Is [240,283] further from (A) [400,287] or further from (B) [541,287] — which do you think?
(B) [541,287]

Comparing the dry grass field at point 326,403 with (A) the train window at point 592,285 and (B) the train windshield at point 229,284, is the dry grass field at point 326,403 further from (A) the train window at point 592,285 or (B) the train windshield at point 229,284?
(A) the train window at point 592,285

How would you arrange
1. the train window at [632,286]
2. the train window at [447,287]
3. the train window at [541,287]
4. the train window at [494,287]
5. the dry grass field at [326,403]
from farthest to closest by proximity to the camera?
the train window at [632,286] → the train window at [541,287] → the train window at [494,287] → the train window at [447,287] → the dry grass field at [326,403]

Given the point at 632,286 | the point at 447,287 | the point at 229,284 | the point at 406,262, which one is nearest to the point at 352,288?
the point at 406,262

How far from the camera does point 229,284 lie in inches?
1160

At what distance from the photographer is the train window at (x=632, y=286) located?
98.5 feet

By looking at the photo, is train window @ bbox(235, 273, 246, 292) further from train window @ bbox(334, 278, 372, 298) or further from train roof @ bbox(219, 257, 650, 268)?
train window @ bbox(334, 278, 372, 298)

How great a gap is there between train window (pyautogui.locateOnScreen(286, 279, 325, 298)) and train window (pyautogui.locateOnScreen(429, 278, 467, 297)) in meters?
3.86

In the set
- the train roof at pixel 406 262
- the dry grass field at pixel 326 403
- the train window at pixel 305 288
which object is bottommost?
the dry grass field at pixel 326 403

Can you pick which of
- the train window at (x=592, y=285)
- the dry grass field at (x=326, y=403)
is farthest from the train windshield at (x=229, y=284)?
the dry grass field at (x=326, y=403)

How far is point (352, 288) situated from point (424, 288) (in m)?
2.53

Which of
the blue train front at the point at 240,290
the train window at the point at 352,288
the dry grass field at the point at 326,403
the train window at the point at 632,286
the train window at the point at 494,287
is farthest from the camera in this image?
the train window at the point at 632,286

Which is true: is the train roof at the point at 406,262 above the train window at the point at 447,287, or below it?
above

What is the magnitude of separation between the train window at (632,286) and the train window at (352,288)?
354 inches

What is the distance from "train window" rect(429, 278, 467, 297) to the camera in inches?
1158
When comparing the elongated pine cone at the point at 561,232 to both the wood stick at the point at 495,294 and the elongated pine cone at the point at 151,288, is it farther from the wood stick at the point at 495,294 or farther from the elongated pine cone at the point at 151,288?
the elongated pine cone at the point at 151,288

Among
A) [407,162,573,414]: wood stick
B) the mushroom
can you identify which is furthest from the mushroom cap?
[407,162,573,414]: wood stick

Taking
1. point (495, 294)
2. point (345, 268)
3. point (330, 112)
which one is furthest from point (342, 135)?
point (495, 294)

## Exercise
Pick out each line in the items that contains the word "above" and copy it in full. Case counts.

## The answer
Which is true: is the train roof at the point at 406,262 above the train window at the point at 447,287, or below it?
above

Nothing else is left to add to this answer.